--- Exercise aim ---
Rewrite the rows starting at the line containing "Judging by the" and ending with the last row, swapping "furthest" for "farthest" and leaving everything else unchanged.

--- Exercise data ---

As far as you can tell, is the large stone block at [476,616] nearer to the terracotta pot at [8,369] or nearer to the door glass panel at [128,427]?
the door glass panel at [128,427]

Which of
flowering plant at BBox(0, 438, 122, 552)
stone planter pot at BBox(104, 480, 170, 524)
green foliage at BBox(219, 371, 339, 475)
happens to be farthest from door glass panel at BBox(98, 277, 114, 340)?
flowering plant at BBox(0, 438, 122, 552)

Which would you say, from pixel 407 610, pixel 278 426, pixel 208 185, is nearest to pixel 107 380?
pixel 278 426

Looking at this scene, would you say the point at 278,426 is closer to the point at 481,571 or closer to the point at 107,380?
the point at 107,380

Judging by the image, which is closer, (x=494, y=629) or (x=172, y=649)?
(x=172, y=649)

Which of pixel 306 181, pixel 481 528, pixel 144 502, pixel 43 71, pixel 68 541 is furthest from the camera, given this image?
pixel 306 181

---

--- Answer for this exercise ---
Judging by the image, which is closer, (x=494, y=629) or (x=172, y=649)?
(x=172, y=649)

Which of pixel 306 181, pixel 481 528, pixel 144 502, pixel 43 71, pixel 68 541 is farthest from the camera, given this image?
pixel 306 181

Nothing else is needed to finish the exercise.